Alain Finkielkraut : Les tentatives, actuellement à la mode, pour mettre à égalité la violence pratiquée à l’égard des femmes dans la civilisation occidentale et l’assujettissement des femmes dans le monde musulman, sanctionné par la religion et la coutume culturelle, sont une évidente preuve d’ignorance et un mensonge éhonté.
Pourquoi ?
En raison de la place que les femmes occupent dans la société française, place qu’elles ont obtenue encore avant la Révolution. On ne peut pas décrire la sphère publique en France sans tenir compte du rôle des femmes. Elles sont présentes, leur beauté est célébrée, elles ne sont pas dissimulées. Elles ont un rôle central dans la vie sociale, elles procurent du charme au monde par leur coquetterie. Par contre, dans bien des sociétés musulmanes, la femme émancipée continue à être traitée comme une prostituée.

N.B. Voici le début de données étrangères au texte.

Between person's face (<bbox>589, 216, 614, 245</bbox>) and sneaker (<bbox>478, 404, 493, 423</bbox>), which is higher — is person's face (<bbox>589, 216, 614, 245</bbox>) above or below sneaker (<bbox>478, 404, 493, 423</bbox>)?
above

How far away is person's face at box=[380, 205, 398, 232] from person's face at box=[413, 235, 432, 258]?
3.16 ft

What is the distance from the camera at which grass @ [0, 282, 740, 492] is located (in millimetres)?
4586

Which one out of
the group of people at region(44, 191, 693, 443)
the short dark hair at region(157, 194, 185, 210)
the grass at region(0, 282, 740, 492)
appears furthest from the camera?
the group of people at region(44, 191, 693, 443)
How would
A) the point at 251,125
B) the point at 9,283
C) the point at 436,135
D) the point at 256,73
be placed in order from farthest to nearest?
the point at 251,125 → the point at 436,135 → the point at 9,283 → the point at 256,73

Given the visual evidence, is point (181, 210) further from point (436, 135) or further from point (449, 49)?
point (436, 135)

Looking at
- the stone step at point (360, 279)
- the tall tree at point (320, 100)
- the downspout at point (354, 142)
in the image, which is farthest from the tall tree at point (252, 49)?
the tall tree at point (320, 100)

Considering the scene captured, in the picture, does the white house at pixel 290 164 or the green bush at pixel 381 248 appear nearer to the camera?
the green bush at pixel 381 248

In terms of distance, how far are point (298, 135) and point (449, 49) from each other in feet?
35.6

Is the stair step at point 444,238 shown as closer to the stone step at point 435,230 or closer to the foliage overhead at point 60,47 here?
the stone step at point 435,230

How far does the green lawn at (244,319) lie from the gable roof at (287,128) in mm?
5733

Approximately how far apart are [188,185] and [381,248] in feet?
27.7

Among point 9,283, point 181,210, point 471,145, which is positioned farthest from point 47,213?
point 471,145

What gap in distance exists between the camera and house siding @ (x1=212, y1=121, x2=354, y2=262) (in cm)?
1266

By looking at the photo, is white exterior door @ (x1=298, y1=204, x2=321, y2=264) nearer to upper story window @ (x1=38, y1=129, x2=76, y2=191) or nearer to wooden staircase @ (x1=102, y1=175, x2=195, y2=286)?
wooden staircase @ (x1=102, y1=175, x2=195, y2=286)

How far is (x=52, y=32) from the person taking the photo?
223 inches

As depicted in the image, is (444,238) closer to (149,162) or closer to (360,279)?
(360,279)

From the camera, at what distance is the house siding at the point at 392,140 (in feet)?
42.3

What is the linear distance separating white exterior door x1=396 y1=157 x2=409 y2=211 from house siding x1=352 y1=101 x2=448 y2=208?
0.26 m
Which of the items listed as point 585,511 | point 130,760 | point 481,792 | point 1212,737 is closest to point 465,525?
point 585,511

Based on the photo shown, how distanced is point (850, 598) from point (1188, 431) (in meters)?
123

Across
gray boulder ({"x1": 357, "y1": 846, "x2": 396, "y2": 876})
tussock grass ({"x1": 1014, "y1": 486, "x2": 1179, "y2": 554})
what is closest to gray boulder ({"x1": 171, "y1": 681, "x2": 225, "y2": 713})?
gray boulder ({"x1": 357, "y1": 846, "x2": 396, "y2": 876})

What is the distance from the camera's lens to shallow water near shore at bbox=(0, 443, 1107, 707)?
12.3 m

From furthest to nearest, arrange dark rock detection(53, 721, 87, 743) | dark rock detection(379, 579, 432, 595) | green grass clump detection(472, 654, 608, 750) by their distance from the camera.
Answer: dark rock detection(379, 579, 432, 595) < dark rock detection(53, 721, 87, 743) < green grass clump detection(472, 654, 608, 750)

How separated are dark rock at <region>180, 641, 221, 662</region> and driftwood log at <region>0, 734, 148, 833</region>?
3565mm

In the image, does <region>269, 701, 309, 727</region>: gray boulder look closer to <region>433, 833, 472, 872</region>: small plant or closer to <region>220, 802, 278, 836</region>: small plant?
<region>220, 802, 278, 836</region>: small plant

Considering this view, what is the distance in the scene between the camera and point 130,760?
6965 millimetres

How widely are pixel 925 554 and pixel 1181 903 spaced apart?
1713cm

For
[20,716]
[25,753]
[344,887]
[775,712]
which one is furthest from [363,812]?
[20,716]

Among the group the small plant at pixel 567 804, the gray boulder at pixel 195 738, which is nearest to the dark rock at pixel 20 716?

N’exagérez quand même pas !
Elles sont insultées, offensées, molestées. C’est leur vie quotidienne. La violence et la frustration sexuelle, c’est d’aujourd’hui la réalité des femmes dans les sociétés musulmanes. C’est pourquoi la comparer avec la réalité française est absolument insensé. Cela relève notamment d’une volonté universelle d’incriminer l’Occident et d’absoudre toutes les autres cultures.
Dans son livre, Martha Nussbaum prétend que la partialité pour son propre mode de vie, sa propre civilisation et la culture à laquelle on appartient, c’est l’archétype même d’une « faute morale ». C’est le cœur même de son argumentation. Autrement dit, vous êtes en France, mais la civilisation française n’a aucune espèce d’ascendant, de prévalence sur la culture des nouveaux arrivants. Il n’existe pas quelque chose comme une nation. Il n’existe pas quelque chose comme un mode de pensée, un style de vie, des références et des valeurs qui s’imposent à tous. Or, à mon avis, mettre à égalité toutes les communautés vivant dans un même espace est une atteinte à la culture du pays d’accueil. Cette utopie, imprégnée sans doute du mythe multikulti américain ne conduit pas à la paix, mais, au mieux, elle conduit au séparatisme culturel et, au pire, à la guerre civile.
Qui devrait faire déclencher cette guerre ?
Si cette guerre civile éclate, Nussbaum en imputera la responsabilité à ceux qui n’ont pas su assez gentiment accepter le voile islamique, la nourriture halal, le voile intégral. Et elle expliquera aussi que le voile intégral, à partir du moment où il est désiré par certaines femmes, n’est pas une violence qui leur aurait été faite et dont j’ai parlé. Et moi, je considère qu’interpréter les comportements culturels et religieux à partir de cette perspective est une erreur, voire une insulte, qui leur est faite. Permettre de porter la burqa, signifie accepter la souffrance des citoyennes françaises, enfreindre leurs droits.
Pourquoi ?
Car il suffit que la femme montre son visage pour susciter le désir de l’homme. La burqa – paradoxalement – transforme les femmes en objet sexuel. Et aucune femme n’accepte cette image dégradée d’elle-même. C’est pourquoi, lorsqu’une Française voit dans la rue une autre femme en burqa, elle est partagée entre la compassion pour cet emprisonnement, même s’il est volontaire, et la révolte contre l’image de femme qui lui est renvoyée. Il faut vivre dans les abstractions de la philosophie analytique pour ne pas le comprendre.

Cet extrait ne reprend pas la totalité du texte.